Start at the line containing "Of all the options" and transcribe every line exactly through the end of the records below, and only those lines.

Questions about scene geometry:

▼

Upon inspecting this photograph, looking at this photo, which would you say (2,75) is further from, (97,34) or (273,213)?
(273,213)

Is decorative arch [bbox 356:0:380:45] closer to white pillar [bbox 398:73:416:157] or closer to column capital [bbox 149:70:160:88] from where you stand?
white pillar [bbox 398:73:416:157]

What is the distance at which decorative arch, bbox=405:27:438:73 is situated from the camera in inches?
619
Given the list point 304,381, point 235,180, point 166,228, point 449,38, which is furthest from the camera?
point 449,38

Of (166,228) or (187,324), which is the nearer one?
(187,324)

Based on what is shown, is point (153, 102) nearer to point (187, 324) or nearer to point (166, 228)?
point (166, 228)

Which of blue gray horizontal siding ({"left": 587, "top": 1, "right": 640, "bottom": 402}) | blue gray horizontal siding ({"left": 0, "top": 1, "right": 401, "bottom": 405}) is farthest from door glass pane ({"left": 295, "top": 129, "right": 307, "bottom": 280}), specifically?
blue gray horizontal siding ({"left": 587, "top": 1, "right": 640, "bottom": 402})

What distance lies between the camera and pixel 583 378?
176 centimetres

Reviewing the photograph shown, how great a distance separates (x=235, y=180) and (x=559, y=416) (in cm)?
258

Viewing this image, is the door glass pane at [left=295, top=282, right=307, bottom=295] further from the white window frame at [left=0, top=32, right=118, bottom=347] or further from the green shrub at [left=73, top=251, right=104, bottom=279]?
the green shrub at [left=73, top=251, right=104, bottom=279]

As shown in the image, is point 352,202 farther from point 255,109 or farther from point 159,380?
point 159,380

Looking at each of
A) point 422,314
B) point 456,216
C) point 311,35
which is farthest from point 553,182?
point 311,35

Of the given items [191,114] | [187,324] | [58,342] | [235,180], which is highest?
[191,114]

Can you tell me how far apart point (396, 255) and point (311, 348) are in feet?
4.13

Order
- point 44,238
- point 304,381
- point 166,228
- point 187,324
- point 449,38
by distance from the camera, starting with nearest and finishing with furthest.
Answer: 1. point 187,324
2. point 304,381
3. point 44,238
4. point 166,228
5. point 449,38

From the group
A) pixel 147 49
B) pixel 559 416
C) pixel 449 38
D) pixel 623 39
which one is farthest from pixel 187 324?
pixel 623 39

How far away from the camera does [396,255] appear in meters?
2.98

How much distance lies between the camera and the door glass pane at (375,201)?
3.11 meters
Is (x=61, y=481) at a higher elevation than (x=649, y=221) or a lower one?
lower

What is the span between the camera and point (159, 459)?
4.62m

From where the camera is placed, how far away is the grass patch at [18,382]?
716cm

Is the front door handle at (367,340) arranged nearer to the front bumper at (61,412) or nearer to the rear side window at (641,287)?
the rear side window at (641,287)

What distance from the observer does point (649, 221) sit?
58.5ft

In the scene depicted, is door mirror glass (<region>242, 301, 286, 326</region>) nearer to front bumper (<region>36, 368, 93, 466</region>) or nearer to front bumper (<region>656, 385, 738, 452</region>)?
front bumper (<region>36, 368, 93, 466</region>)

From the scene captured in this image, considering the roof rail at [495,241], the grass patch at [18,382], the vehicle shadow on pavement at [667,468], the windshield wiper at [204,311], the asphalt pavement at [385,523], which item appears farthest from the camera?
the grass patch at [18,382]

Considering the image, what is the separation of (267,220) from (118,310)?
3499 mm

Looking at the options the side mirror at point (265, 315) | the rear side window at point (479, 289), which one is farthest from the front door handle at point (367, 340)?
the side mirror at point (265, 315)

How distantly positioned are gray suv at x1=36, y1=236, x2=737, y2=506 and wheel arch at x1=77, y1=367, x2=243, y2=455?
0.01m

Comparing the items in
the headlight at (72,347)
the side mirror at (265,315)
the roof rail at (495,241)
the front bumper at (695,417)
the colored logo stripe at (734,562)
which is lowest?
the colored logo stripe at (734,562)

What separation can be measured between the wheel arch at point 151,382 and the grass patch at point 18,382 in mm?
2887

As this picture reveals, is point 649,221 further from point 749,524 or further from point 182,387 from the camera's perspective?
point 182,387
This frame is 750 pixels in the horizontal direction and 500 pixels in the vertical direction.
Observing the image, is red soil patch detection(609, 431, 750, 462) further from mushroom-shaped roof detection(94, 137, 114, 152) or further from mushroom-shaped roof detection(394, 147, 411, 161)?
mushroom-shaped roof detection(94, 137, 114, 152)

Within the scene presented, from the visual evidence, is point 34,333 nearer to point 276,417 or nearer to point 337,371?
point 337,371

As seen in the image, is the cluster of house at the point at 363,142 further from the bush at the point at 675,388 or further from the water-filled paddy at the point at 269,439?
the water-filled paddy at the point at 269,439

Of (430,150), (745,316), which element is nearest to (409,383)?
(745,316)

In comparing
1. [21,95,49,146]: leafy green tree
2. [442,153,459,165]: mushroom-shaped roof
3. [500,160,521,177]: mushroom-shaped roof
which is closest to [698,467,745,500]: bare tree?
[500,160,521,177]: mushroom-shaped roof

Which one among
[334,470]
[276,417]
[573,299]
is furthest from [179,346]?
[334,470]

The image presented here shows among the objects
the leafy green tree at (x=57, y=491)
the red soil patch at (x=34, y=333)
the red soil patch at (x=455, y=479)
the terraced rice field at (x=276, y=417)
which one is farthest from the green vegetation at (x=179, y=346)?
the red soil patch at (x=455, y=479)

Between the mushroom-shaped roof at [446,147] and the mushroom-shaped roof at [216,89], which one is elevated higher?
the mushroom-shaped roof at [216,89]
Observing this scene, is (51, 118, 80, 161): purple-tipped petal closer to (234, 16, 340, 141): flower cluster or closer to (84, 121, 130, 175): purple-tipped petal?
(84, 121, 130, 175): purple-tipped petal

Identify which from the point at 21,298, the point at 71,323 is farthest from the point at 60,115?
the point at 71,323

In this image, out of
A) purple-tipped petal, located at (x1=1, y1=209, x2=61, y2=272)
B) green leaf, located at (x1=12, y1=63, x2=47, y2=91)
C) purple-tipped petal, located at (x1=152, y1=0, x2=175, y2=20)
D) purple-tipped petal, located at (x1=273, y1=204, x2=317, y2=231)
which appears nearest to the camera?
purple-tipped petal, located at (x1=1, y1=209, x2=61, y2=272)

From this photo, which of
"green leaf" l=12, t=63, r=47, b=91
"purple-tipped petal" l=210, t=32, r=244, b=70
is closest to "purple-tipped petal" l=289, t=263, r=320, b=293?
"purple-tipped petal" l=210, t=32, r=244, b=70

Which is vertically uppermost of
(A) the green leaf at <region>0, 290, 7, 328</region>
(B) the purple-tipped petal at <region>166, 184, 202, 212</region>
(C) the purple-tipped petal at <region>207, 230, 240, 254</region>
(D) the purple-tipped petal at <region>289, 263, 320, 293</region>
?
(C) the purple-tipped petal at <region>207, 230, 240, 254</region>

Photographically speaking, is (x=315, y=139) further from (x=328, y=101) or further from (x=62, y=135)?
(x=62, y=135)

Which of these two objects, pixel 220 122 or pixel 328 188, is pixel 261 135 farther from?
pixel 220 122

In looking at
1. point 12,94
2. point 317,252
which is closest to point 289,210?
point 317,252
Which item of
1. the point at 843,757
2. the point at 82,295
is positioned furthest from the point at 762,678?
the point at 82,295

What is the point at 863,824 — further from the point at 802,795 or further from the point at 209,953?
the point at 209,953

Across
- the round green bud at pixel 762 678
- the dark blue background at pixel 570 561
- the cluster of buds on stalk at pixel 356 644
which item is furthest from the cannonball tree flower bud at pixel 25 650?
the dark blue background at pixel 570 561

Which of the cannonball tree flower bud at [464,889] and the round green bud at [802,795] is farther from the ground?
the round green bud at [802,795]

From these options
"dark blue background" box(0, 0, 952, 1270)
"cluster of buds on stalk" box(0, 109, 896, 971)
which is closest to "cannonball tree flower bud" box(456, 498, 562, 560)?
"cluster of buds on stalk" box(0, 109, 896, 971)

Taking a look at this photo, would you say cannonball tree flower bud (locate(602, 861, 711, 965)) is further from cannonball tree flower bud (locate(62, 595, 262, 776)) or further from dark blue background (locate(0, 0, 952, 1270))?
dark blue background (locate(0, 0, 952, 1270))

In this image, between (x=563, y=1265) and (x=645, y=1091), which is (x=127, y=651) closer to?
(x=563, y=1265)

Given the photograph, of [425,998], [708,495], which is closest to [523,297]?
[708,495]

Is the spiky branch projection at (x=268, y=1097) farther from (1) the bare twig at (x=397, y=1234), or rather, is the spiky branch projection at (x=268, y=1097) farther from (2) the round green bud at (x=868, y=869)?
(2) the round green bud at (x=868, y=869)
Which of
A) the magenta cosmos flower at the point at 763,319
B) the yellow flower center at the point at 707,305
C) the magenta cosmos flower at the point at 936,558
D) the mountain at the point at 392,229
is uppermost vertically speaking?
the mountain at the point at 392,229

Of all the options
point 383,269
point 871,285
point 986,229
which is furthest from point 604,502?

▲

■ Solution for this task:
Of all the options
point 383,269
point 871,285
point 986,229
which is furthest from point 604,502?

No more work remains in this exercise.